RDST parallelism KeyError
baraline opened this issue · 17 comments
During some, but not all, runs (e.g. FordA / FordB datasets) RDST Ensemble classifier fails with the following error dump :
joblib.externals.loky.process_executor._RemoteTraceback:
Traceback (most recent call last):
File "/home/prof/guillaume/anaconda3/envs/convst/lib/python3.8/site-packages/numba/core/caching.py", line 469, in save
data_name = overloads[key]
KeyError: ((array(float64, 3d, C), Tuple(array(float64, 2d, C), array(int64, 1d, C), array(int64, 1d, C), array(float64, 1d, C), array(bool, 1d, C)), type(CPUDispatcher(<function manhattan at 0x7fce883fe0d0>)), bool), ('x86_64-unknown-linux-gnu', 'cascadelake', '+64bit,+adx,+aes,-amx-bf16,-amx-int8,-amx-tile,+avx,+avx2,-avx512bf16,-avx512bitalg,+avx512bw,+avx512cd,+avx512dq,-avx512er,+avx512f,-avx512ifma,-avx512pf,-avx512vbmi,-avx512vbmi2,+avx512vl,+avx512vnni,-avx512vp2intersect,-avx512vpopcntdq,+bmi,+bmi2,-cldemote,+clflushopt,+clwb,-clzero,+cmov,+cx16,+cx8,-enqcmd,+f16c,+fma,-fma4,+fsgsbase,+fxsr,-gfni,+invpcid,-lwp,+lzcnt,+mmx,+movbe,-movdir64b,-movdiri,-mwaitx,+pclmul,-pconfig,+pku,+popcnt,-prefetchwt1,+prfchw,-ptwrite,-rdpid,+rdrnd,+rdseed,-rtm,+sahf,-serialize,-sgx,-sha,-shstk,+sse,+sse2,+sse3,+sse4.1,+sse4.2,-sse4a,+ssse3,-tbm,-tsxldtrk,-vaes,-vpclmulqdq,-waitpkg,-wbnoinvd,-xop,+xsave,+xsavec,+xsaveopt,+xsaves'), ('00e465fe82fb9c04ee9ece12d3d459a0d4fe0a0d451df090bccee8dc666d02b2', 'e3b0c44298fc1c149afbf4c8996fb92427ae41e4649b934ca495991b7852b855'))

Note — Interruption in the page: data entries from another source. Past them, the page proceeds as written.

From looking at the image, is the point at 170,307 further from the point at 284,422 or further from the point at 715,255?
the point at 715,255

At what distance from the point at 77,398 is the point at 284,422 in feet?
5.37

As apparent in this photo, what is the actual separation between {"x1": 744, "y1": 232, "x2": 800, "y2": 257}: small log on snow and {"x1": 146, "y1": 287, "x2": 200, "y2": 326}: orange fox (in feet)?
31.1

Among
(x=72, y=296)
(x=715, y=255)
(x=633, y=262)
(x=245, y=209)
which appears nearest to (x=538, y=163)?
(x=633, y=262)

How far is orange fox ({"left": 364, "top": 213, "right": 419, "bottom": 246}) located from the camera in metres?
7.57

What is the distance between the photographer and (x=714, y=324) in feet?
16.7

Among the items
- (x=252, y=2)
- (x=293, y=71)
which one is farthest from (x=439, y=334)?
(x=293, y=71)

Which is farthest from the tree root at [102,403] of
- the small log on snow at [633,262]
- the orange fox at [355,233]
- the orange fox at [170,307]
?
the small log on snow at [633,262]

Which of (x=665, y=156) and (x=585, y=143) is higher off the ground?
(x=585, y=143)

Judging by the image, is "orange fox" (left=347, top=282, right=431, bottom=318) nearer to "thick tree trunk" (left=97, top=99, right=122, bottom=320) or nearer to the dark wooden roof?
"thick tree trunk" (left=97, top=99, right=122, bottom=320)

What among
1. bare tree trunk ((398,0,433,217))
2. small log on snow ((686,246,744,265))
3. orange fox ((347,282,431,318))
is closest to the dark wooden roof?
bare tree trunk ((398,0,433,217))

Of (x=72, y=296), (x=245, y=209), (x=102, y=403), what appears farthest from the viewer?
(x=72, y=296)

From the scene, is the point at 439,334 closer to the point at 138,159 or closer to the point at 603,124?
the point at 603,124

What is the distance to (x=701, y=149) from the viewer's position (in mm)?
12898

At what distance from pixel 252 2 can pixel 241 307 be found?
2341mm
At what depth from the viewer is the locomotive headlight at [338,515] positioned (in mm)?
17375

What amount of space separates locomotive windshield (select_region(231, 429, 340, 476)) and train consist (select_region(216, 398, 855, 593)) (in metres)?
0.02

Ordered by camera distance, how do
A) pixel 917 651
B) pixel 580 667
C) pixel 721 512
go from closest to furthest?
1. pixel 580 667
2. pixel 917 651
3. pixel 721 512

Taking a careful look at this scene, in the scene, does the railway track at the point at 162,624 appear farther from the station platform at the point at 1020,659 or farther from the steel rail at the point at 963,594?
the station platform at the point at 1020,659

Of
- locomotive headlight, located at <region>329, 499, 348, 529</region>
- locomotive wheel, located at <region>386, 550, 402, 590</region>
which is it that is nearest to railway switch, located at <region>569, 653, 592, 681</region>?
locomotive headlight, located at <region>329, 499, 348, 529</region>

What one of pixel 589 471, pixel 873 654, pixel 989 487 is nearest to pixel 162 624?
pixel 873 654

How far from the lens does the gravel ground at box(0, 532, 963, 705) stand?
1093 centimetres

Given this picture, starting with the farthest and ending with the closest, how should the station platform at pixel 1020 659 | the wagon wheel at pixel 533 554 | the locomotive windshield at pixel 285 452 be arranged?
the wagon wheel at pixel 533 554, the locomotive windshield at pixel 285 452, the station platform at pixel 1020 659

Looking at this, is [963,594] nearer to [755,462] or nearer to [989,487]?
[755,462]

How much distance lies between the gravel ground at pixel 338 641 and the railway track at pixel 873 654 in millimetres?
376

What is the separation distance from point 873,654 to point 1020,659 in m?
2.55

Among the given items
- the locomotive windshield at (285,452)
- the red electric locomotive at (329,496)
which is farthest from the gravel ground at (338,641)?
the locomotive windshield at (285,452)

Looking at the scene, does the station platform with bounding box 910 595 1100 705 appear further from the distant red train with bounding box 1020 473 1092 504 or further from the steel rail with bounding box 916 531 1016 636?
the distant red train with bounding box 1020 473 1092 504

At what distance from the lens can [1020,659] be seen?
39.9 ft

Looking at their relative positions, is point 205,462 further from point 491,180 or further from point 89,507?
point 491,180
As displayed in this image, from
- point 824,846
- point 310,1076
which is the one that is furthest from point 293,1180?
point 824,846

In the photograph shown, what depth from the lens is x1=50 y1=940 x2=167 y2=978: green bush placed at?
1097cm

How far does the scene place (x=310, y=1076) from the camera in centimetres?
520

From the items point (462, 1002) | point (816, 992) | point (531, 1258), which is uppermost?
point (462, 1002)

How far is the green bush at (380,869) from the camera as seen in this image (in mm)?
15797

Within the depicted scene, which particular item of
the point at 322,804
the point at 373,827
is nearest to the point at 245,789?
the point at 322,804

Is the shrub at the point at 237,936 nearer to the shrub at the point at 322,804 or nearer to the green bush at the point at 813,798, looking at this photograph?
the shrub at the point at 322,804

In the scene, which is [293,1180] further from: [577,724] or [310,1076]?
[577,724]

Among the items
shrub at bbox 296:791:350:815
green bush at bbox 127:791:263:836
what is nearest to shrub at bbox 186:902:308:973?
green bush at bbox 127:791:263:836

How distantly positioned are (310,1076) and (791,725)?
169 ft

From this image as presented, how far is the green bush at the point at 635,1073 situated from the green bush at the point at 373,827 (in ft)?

During handling of the above exception, another exception occurred:
Traceback (most recent call last):
File "/home/prof/guillaume/anaconda3/envs/convst/lib/python3.8/site-packages/joblib/externals/loky/process_executor.py", line 436, in _process_worker
r = call_item()
File "/home/prof/guillaume/anaconda3/envs/convst/lib/python3.8/site-packages/joblib/externals/loky/process_executor.py", line 288, in __call__
return self.fn(*self.args, **self.kwargs)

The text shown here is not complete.